Reproduce the entire listing exactly. Leave the pictures out.

PROVIDED DATA: Begin

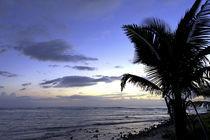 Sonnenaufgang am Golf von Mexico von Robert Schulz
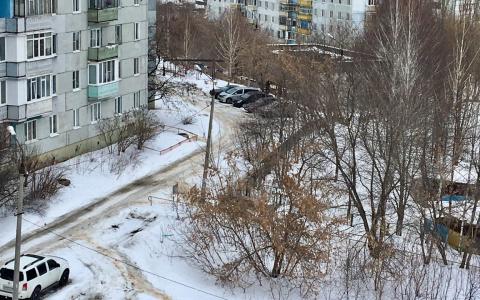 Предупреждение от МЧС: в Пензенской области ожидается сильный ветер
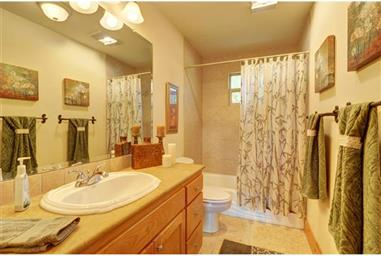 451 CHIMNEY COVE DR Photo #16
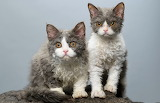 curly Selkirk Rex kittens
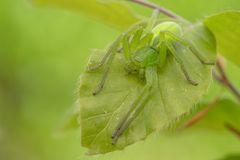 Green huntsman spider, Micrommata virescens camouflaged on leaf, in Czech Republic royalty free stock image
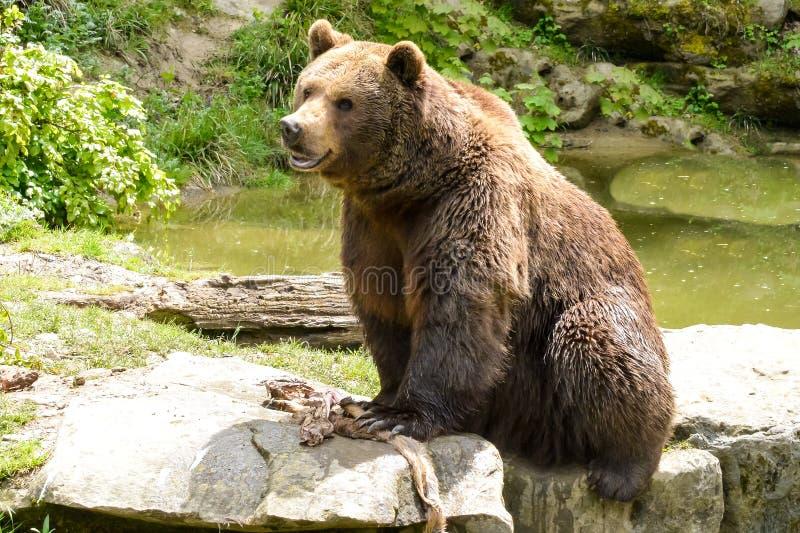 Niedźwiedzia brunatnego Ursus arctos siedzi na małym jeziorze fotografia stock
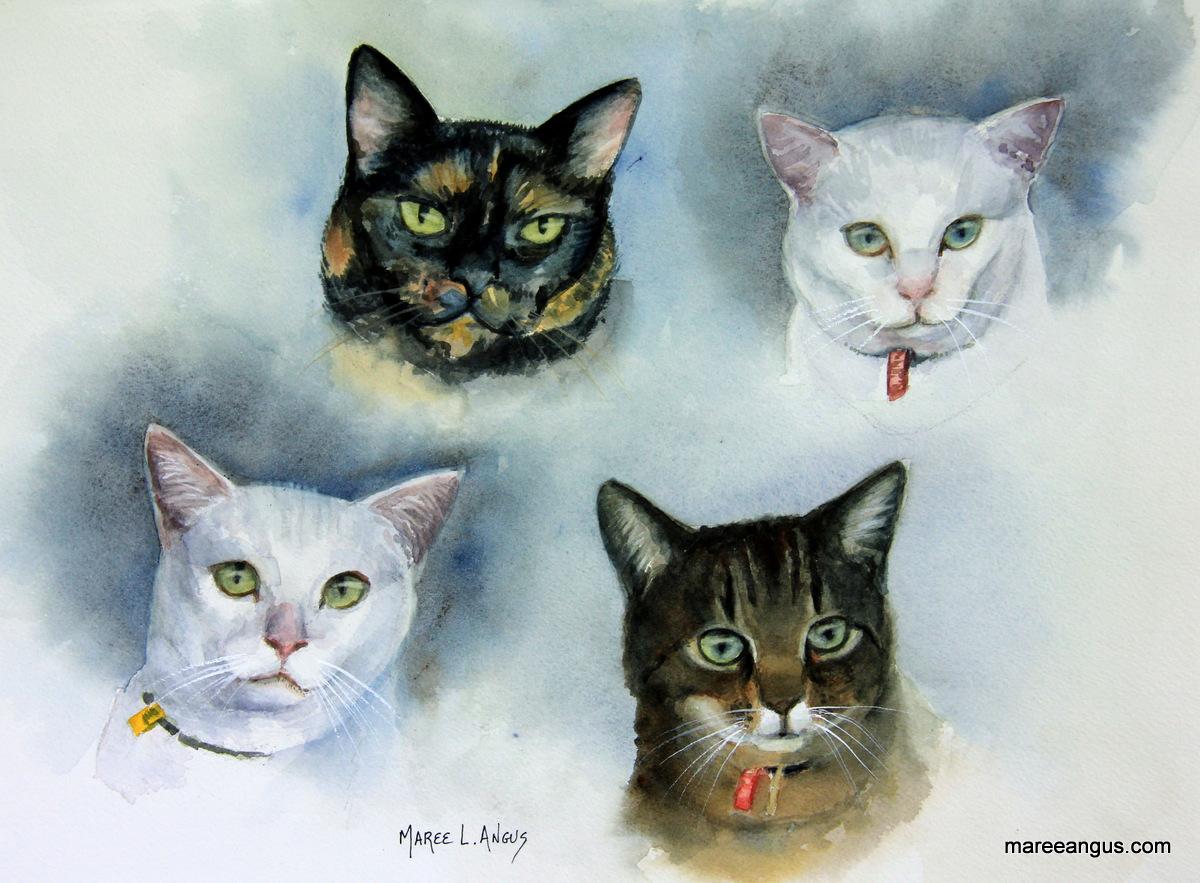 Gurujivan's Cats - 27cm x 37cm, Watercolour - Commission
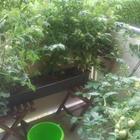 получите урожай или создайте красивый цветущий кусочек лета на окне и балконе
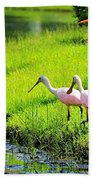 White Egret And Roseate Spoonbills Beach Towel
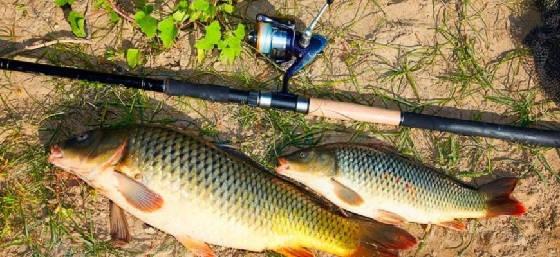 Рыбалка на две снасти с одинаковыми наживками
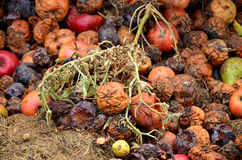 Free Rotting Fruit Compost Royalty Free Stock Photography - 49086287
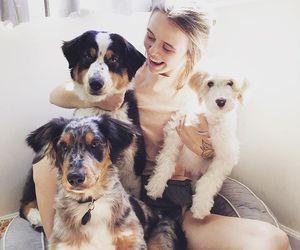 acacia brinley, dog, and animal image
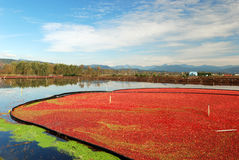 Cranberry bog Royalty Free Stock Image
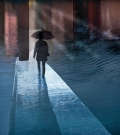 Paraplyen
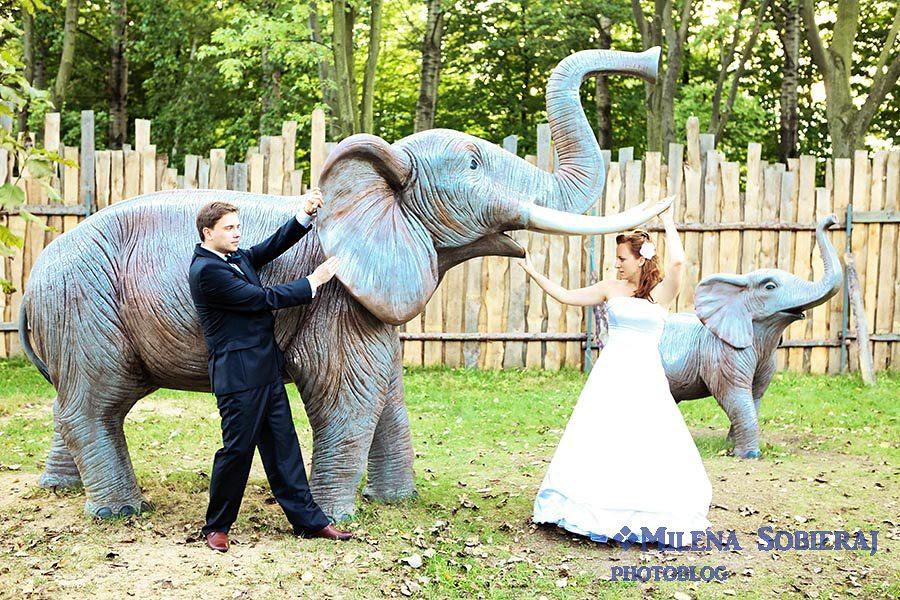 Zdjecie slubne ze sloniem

PROVIDED DATA: End

**TASK ANSWER:**
 Sonnenaufgang am Golf von Mexico von Robert Schulz
 Предупреждение от МЧС: в Пензенской области ожидается сильный ветер
 451 CHIMNEY COVE DR Photo #16
 curly Selkirk Rex kittens
 Green huntsman spider, Micrommata virescens camouflaged on leaf, in Czech Republic royalty free stock image
 Niedźwiedzia brunatnego Ursus arctos siedzi na małym jeziorze fotografia stock
 Gurujivan's Cats - 27cm x 37cm, Watercolour - Commission
 получите урожай или создайте красивый цветущий кусочек лета на окне и балконе
 White Egret And Roseate Spoonbills Beach Towel
 Рыбалка на две снасти с одинаковыми наживками
 Free Rotting Fruit Compost Royalty Free Stock Photography - 49086287
 acacia brinley, dog, and animal image
 Cranberry bog Royalty Free Stock Image
 Paraplyen
 Zdjecie slubne ze sloniem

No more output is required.